Tuesday, September 19, 2017

The Vanishing American Adult by Ben Sasse

   I don’t need this book to know that the US adult has stagnated. Every day I see 20-something men and women who refuse to work, or simply don’t know how. Then I see grown men at the airport doing coloring books with adult themes. Next come the college students getting special refuge rooms and counseling, all because Donald Trump is now the president. Keep in mind that combat veterans with PTSD can’t get free psychotherapy, but a 19-year-old, with no financial obligation is given a shoulder to cry on. Speakers are barred from college campuses because they’ll traumatize the students with conservative rhetoric. Last of all, in my neighborhood, I see 40-year-old men and women with their kids, and I can’t distinguish the parents from their children.

    Senator Ben Sasse, graduate of Harvard, Oxford, and Yale, PhD in History, gives many examples of the softening of the adult American. It all starts in childhood, he says, with the “Baby Einstein” syndrome. More school, less outdoor activity, less manual training, and fewer part-time jobs. Look at The Economist July 6, 2017 article on the disappearing summer job; it uses Ronald Reagan as an example of how a teenager’s job used to mold the mind. It also discusses how rising minimum wage has made it harder to hire teens.

   Sasses give a funny (and at the same time disturbing) example in Talia Jane, whose meager salary at Yelp headquarters kept her hungry and poor. Kind of unfair, no? After all, Yelp’s corporate officers were raking in the cash, and they knew that rents in the Bay area are sky-high. But just when Ms. Jane was about to become the poster girl for the underpaid, another twenty-something named Stefanie Williams tore the poor serf’s platform to shreds. Out came the photos - lifted from Talia Jane’s own social media page – of Jane’s high-maintenance e partying. Yelp’s salaries are not enough? You bet they’re not, if you’re throwing away money on alcohol, expensive cakes, eating out a lot, and living without roommates!
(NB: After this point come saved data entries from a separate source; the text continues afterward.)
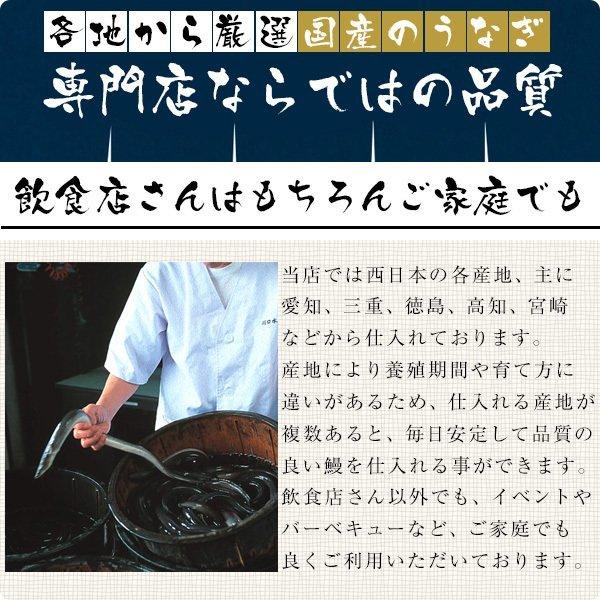 各地から厳選国産のうなぎ
専門店ならではの品質

飲食店さんはもちろんご家庭でも

当店では西日本の各産地、主に愛知、三重、徳島、高知、宮崎などから仕入れております。
産地により養殖期間や育て方に違いがあるため、仕入れる産地が複数あると、毎日安定して品質の良い鰻を仕入れる事ができます。
飲食店さん以外でも、イベントやバーベキューなど、ご家庭でも良くご利用いただいております。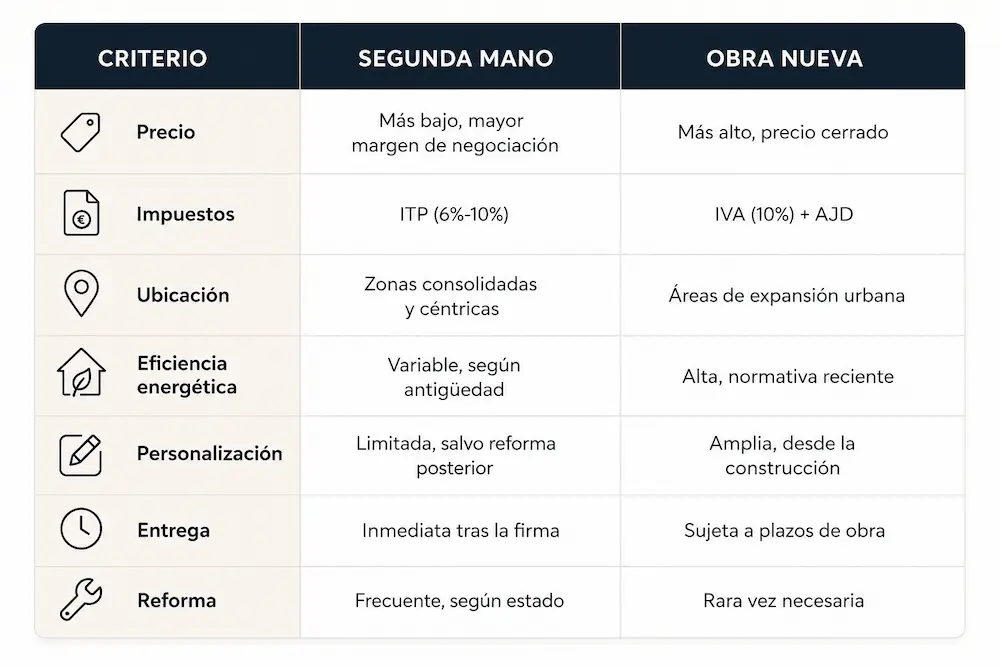 | CRITERIO | SEGUNDA MANO | OBRA NUEVA |
|---|---|---|
| Precio | Más bajo, mayor margen de negociación | Más alto, precio cerrado |
| Impuestos | ITP (6%-10%) | IVA (10%) + AJD |
| Ubicación | Zonas consolidadas y céntricas | Áreas de expansión urbana |
| Eficiencia energética | Variable, según antigüedad | Alta, normativa reciente |
| Personalización | Limitada, salvo reforma posterior | Amplia, desde la construcción |
| Entrega | Inmediata tras la firma | Sujeta a plazos de obra |
| Reforma | Frecuente, según estado | Rara vez necesaria |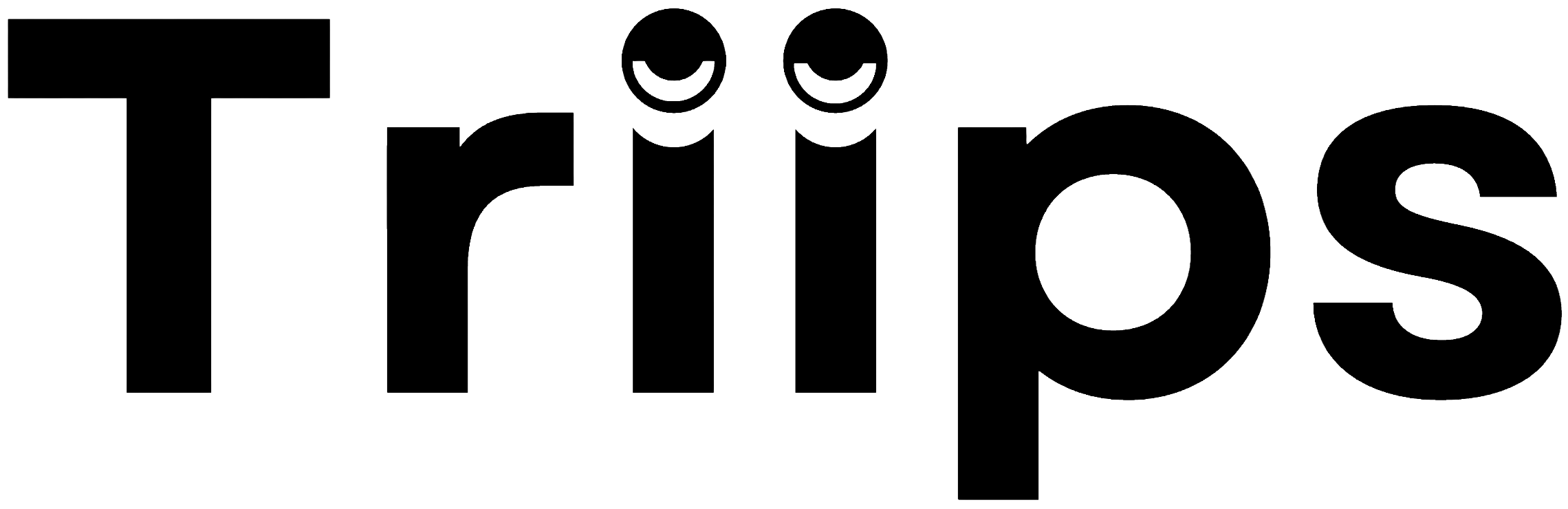 Triips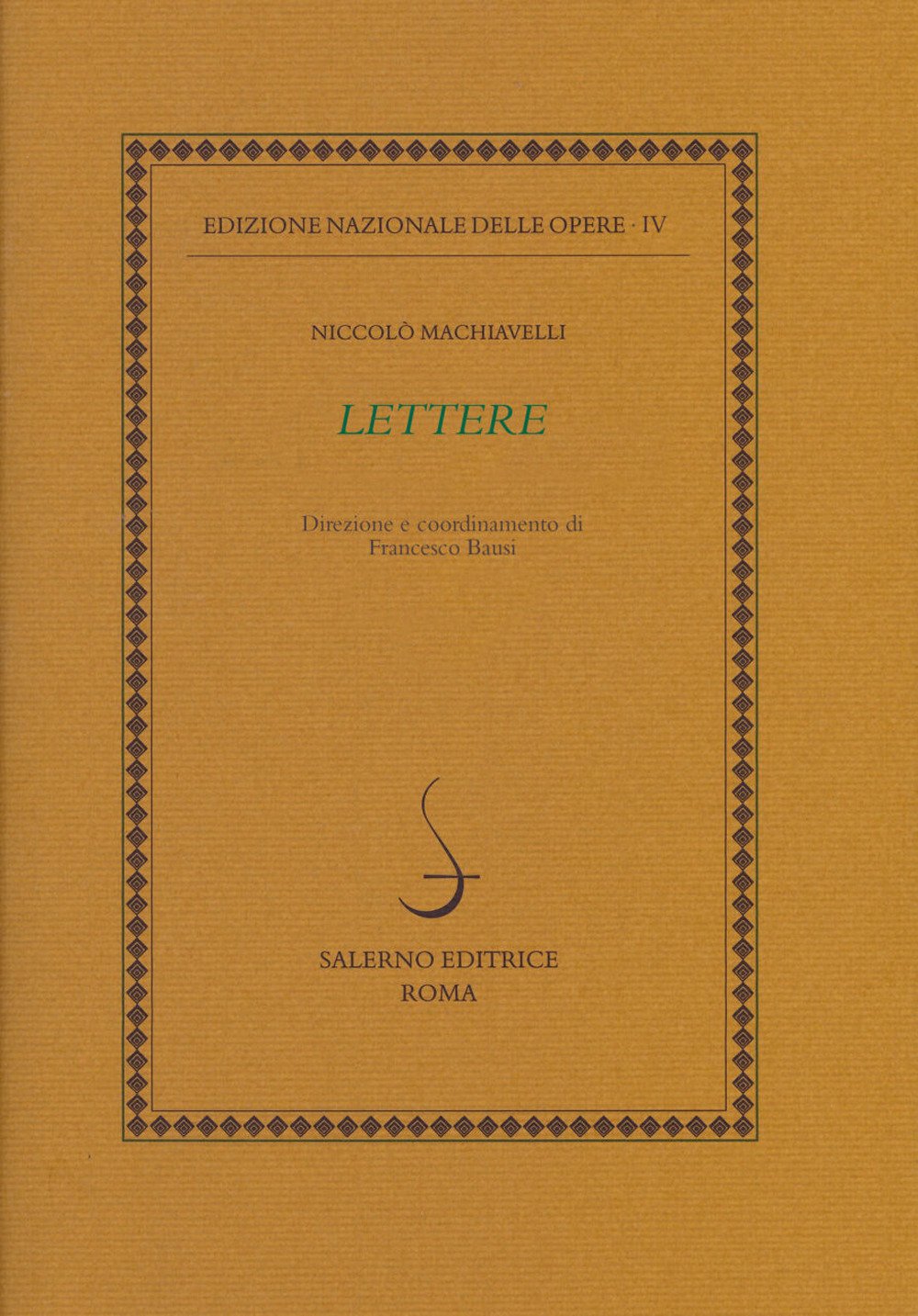 EDIZIONE NAZIONALE DELLE OPERE · IV

NICCOLÒ MACHIAVELLI

LETTERE

Direzione e coordinamento di
Francesco Bausi

SALERNO EDITRICE
ROMA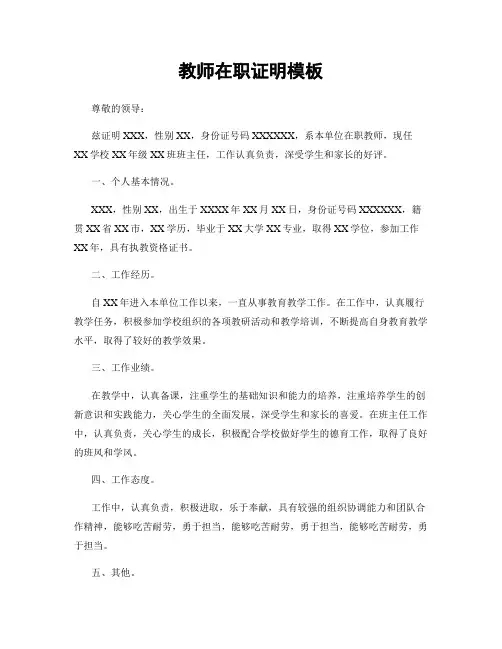 教师在职证明模板

尊敬的领导：

兹证明 XXX，性别 XX，身份证号码 XXXXXX，系本单位在职教师，现任 XX 学校 XX 年级 XX 班班主任，工作认真负责，深受学生和家长的好评。

一、个人基本情况。

XXX，性别 XX，出生于 XXXX 年 XX 月 XX 日，身份证号码 XXXXXX，籍贯 XX 省 XX 市，XX 学历，毕业于 XX 大学 XX 专业，取得 XX 学位，参加工作 XX 年，具有执教资格证书。

二、工作经历。

自 XX 年进入本单位工作以来，一直从事教育教学工作。在工作中，认真履行教学任务，积极参加学校组织的各项教研活动和教学培训，不断提高自身教育教学水平，取得了较好的教学效果。

三、工作业绩。

在教学中，认真备课，注重学生的基础知识和能力的培养，注重培养学生的创新意识和实践能力，关心学生的全面发展，深受学生和家长的喜爱。在班主任工作中，认真负责，关心学生的成长，积极配合学校做好学生的德育工作，取得了良好的班风和学风。

四、工作态度。

工作中，认真负责，积极进取，乐于奉献，具有较强的组织协调能力和团队合作精神，能够吃苦耐劳，勇于担当，能够吃苦耐劳，勇于担当，能够吃苦耐劳，勇于担当。

五、其他。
    Most of Sasse’s book blames the problem on helicopter parenting, safety paranoia, pressure to get into a top college, and parents who won’t teach the kid to get himself up in the morning. He refers to his own childhood, where he was expected to work, and how it taught him life skills. He blames helicopter parenting for the lack of financial savvy in today’s young men and women, and I’m inclined to agree. He advises giving the kids more responsibility, giving them tasks that let them prove their worth, and advises against grouping them by age.


    This book should be read with other tomes on this topic. Glow Kids, by Nicholas Kardaras, tells you how too much screen time damaging the children. Rebooting the American Dream is another excellent book on this topic.